FRANKFORT, Ky. (AP) — New government hires would be eligible to participate in the same retirement plans as current employees under overhauled legislation that passed a House committee on Tuesday.
House Democrats rewrote a bill drafted by Senate Republicans, removing key provisions that were intended to ease the financial woes of the state's pension system for government retirees.
The House State Government Committee struck language that would have created a 401(k)-like plan for incoming workers before voting 17-1 to send the measure to the full House for consideration. Ten Republican lawmakers passed during the committee vote.
The House lawmakers also added language to the bill that would allow retirees to receive cost-of-living increases, but only when the state has enough money to pay for them.

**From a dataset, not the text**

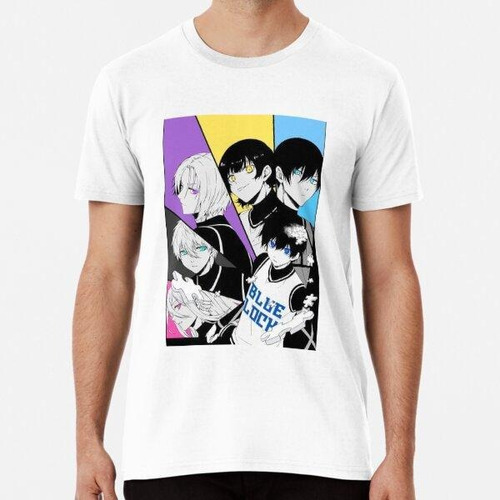 Remera Blue Lock Awesome Design , Blue Lock Anime Algodon Pr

State Rep. Brent Yonts, D-Greenville, said the key component of the legislation is requiring the state to always make its required contributions to the retirement systems, which now have a $33 billion unfunded liability. Yonts said the state hasn't contributed in full in 13 of the past 21 years.
"We have broken our promise to them," said Yonts, chairman of the House State Government Committee.
The measure would also prevent police, firefighters and others serving in hazardous-duty positions from collecting retirement benefits before they're 50 years old.
The House Appropriations and Revenue Committee approved a separate bill later Tuesday that would designate funding for pensions from revenue from new lottery games and horse tracks to pensions.
A proposal to institute a 6 percent tax on lottery tickets as a source of revenue for pensions wasn't included in that bill. House Speaker Greg Stumbo said that idea was rejected out of concern that it could stifle sales of lottery tickets, a key source of revenue for education programs in Kentucky.
The legislation calls for the lottery to add Keno and some new online games to generate revenue for the pension system. It also calls for tax revenue from slot-like machines, called Instant Racing machines, at horse tracks to be designated for pensions.
Stumbo said that could net $100 million a year, roughly the amount in additional funds Kentucky needs to make its annual pension contribution.
In Kentucky, actual slots are banned, but two horse tracks have installed the Instant Racing machines that allow people to wager on the outcomes of past horse races. That spawned a legal challenge that is now pending before the Kentucky Supreme Court.
Senate leaders contend that the Legislature needs to wait for the Supreme Court's ruling before designating Instant Racing revenue as a pension fix.
Despite a tight budget, lawmakers have been trying to identify a revenue source that would allow them to make the state's required contribution. They've been floating a variety of potential funding sources in recent weeks, though most have been shot down.
A proposal to increase the state's cigarette tax from 60 cents to $1 a pack fell to the wayside last week.
State Rep. Brad Montell, R-Shelbyville, warned Tuesday that the House changes could create a roadblock to passing needed pension reforms.
"It's going to blow up the whole thing, and we can't afford that," he said.
Martin Cothran, a spokesman for the anti-gambling group The Family Foundation, likened Stumbo's funding proposal to a crap shoot, based on how the Supreme Court rules.
"This is not a responsible way to engage in public policy," he said.
The legislation is Senate Bill 2 and House Bill 416.